Car l’immortel Joseph Balsamo a reparu parmi nous ; cette fois avec un masque grave et scientifique, ajusté à la mode de notre temps. De nouveau, on l’a vu brasser les millions, peser sur les affaires d’Etat, séduire des personnages de haut rang, dérouter les princes de la science. Toujours armé de son pouvoir occulte, il avait même crédit dans les Bourses et dans les chancelleries, ces dernières l’honoraient de leurs distinctions les plus enviées ; il esclavageait les plus forts, il leur ordonnait de parler, et ils parlaient, de se taire, et ils se taisaient, de se tuer, et ils se tuaient. Ce ne sont point là des légendes, mais des faits ; et les plus surprenans de ces faits ne sont connus que des gens informés, de ceux qui fréquentèrent le comte de Cagliostro, ressuscité sous le nom du docteur Cornélius Herz. Il a vécu parmi nous, remuant les plus grandes machines, et nous ne savons ni comment il a vécu, ni comment il est mort. Étonnez-vous ensuite qu’il y ait des incertitudes sur le rôle qu’il joua jadis dans la désagrégation de l’ancien monde !

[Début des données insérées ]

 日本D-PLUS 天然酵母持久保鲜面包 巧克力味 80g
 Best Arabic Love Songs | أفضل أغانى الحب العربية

Ils sont beaucoup qui le désagrègent, ce monde malade, comme s’ils avaient commission de le précipiter dans la tombe. Tous conspirent à l’affolement de ses derniers jours. De partout se lèvent des Prométhées qui font « habiter dans l’âme des mortels les aveugles espérances. » Dans l’assemblée choisie où nous sommes, combien pourraient jurer qu’ils n’ont pas fait la chaîne magnétique autour du baquet de Mesmer ? Le siècle qui a ri de toutes choses ne prend plus au sérieux que les charlatans, les théosophes, les illuminés. Ceux-là s’engouent de Saint-Martin, ceux-ci de Swedenborg. On traduit le mystagogue suédois. J’ai sous les yeux l’édition de 1786 : le traducteur a travaillé, dit-il, pour retirer de l’ignorance « ce grand nombre de personnes oisives qui ne pensent que d’après les autres » ; elles vont enfin participer aux nouvelles que le philosophe, « ravi en esprit dans une société du ciel, » leur apporte de ce pays-là. Nos libertins sont repris d’une crise de foi et d’enthousiasme : ils croient à tous les annonciateurs de merveilles.

Leur crédulité est excusable. Comment démêler le vrai du faux, dans ces années où la nature découvre aux hommes éblouis des forces et des principes qu’ils avaient ignorés jusqu’alors ? Galvani coudoie Mesmer : les premières secousses du fluide électrique viennent à point, elles font éprouver un frisson nouveau à des nerfs épuisés par l’abus de la vie. Lavoisier décompose les élémens dans son alambic : pourquoi Cagliostro ne tirerait-il pas du sien l’élixir vital ? Jenner prolonge l’existence en supprimant le plus meurtrier des fléaux, celui qui mettait en coupes réglées la famille royale, dans ce palais de Versailles. Montgolfier donne aux imaginations exaltées l’espoir de monter au ciel, Franklin y capte la foudre. Mais qu’est-il besoin de monter au ciel ? Il va descendre sur la terre. Jean-Jacques leur a conté l’idylle vertueuse de l’humanité nouvelle, il a persuadé ceux qu’il faisait pleurer. Les héros de la liberté reviennent de l’Amérique émancipée, ils en rapportent le rêve d’une république fraternelle. Partout des idées en ébullition, nulle part cette solidité des mœurs publiques qui modère la force explosive des idées et en facilite l’assimilation.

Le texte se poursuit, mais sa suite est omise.